Dvc: config: set cache per project at a global/system level

Created on 2 Sep 2020  路  13Comments  路  Source: iterative/dvc

Our team starting use DVC, working on different projects and different machines using some shared servers - (large # of cpu/gpu/memory, etc..)

The shared cache config is somewhat cumbersome - as its specific to a group of repos... One set of projects and remotes will use one cache, and another set would use a different cache, as there are different restrictions on data and who has access to the information. We have specifically used dvc.local to assign cache.dir to keep path/machine specific attributes out of git; however, this does mean that folks must remember to set the local cache.dir whenever they clone or setup a new training project w/dvc import (otherwise they end up creating a copy of the data). Users could set global - but this is cumbersome working with different caches and different projects (set/unset/etc/get wrong!).

What might be nice - if the cache could be configured based on the remote... This way a system and or global configuration could associate the correct shared cache dir.

somewhat better global config:
['remote "prject_a"']
url = s3://dvc-bucket/datasets/project_a_dataset
endpointurl = https://some.endpoint.com
profile = some-profile
cache_dir = "/project_a/shared_dvc/cache

Even better would be to allow configuration based on url matching, avoiding the need for a any remote or profile naming convention... This could enable the use of a system or global config that has bucket specific settings... as the bucket itself defines access control, and already implies a grouping of what data might be shared in a cache.
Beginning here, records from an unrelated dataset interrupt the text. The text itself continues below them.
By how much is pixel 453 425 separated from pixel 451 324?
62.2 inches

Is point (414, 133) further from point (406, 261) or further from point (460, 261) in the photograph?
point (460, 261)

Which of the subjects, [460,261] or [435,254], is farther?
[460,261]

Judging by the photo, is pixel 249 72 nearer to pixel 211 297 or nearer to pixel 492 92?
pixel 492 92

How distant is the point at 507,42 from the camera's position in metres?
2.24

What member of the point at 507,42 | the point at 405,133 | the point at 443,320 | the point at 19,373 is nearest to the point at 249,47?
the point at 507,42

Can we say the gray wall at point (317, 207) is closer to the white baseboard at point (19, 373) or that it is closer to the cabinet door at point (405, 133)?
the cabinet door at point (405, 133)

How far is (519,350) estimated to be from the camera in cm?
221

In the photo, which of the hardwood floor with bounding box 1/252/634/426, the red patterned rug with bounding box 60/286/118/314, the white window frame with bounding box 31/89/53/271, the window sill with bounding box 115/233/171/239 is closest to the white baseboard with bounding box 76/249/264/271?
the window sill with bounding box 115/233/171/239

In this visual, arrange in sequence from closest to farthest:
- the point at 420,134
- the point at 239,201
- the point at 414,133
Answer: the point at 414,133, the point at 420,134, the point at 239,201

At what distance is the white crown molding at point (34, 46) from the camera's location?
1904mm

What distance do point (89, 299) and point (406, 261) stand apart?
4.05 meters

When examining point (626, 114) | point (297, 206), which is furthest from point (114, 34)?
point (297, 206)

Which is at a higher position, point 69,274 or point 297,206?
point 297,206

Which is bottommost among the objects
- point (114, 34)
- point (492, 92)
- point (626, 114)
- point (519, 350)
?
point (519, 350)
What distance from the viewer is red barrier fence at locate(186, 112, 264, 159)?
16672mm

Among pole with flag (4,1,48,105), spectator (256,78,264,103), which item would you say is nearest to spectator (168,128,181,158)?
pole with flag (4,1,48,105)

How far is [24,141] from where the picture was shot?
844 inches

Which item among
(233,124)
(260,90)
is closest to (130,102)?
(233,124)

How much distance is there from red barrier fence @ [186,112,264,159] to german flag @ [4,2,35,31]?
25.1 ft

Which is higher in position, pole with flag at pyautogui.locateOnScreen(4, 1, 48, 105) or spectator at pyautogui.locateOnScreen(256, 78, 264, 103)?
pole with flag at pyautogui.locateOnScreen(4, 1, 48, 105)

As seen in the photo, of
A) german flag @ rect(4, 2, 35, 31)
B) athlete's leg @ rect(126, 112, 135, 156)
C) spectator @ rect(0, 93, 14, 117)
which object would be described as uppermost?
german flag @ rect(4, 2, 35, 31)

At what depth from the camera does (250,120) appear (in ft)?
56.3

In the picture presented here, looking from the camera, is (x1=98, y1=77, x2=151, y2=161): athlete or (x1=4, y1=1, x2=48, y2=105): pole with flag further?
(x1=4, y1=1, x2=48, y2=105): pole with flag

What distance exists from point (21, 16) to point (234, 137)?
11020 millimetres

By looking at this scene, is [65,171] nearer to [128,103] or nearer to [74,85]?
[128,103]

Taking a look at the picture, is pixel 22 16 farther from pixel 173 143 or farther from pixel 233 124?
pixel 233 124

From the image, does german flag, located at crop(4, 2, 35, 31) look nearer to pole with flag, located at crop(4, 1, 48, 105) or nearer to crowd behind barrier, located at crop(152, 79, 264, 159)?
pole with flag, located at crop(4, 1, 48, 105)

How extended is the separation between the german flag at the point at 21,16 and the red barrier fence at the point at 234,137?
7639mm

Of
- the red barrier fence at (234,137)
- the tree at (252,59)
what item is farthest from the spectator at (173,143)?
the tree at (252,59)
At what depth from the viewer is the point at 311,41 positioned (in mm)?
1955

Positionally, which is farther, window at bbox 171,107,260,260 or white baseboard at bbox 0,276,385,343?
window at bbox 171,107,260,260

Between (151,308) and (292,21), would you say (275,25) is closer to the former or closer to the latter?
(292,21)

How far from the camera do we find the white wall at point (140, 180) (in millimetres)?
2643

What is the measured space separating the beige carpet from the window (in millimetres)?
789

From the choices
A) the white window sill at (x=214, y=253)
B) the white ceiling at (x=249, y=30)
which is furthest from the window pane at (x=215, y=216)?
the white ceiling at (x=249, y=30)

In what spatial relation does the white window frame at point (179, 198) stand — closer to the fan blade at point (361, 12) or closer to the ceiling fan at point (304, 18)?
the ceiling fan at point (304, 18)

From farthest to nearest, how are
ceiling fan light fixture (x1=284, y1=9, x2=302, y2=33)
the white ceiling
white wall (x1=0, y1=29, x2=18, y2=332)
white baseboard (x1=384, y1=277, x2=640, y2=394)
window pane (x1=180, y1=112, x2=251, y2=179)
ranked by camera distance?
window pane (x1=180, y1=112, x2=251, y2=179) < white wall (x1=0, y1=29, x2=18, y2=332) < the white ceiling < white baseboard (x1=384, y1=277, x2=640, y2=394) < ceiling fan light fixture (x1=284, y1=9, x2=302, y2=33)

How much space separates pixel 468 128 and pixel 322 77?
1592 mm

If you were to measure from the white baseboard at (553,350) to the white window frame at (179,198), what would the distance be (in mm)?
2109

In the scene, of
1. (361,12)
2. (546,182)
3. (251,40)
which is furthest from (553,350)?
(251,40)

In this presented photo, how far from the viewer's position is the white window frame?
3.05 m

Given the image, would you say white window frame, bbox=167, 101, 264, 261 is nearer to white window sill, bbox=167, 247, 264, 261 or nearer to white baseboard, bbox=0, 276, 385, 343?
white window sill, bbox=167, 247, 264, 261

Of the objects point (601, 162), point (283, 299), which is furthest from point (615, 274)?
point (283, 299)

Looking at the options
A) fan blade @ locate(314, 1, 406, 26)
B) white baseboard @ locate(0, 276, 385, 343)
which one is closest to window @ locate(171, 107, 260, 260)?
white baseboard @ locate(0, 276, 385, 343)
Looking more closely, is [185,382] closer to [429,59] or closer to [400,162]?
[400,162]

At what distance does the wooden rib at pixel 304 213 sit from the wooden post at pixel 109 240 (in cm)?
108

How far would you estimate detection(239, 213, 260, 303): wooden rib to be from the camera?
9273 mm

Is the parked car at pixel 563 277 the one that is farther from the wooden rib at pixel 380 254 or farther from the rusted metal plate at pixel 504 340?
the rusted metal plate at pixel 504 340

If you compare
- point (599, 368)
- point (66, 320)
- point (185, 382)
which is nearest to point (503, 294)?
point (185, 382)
even better system or global config:
['remote "s3://dvc-bucket-a/datasets/*"']
cache_dir = "/project_a/shared_dvc/cache
profile = some-profile

['remote "s3://dvc-bucket-b/*"']
cache_dir = "/project_b/shared_dvc/cache
profile = some-profile

feature request

All 13 comments

@wdixon thanks! Few questions here:

  • How do you define which remote to use per project? Do you save the name in the project's config? As a workaround for configuring cache locations, I guess, you can come up with a convention around cache locations (using symlinks to actual location if needed) and save those into the project's config, WDYT? Something like - for a remoteA we always have /mnt/cache/remoteA.

  • How will the default DVC caching mechanism (when you run dvc add, dvc run, etc) pick which cache to use? The one attached to the default remote? Does it mean we'll need to add --remote to those commands as well?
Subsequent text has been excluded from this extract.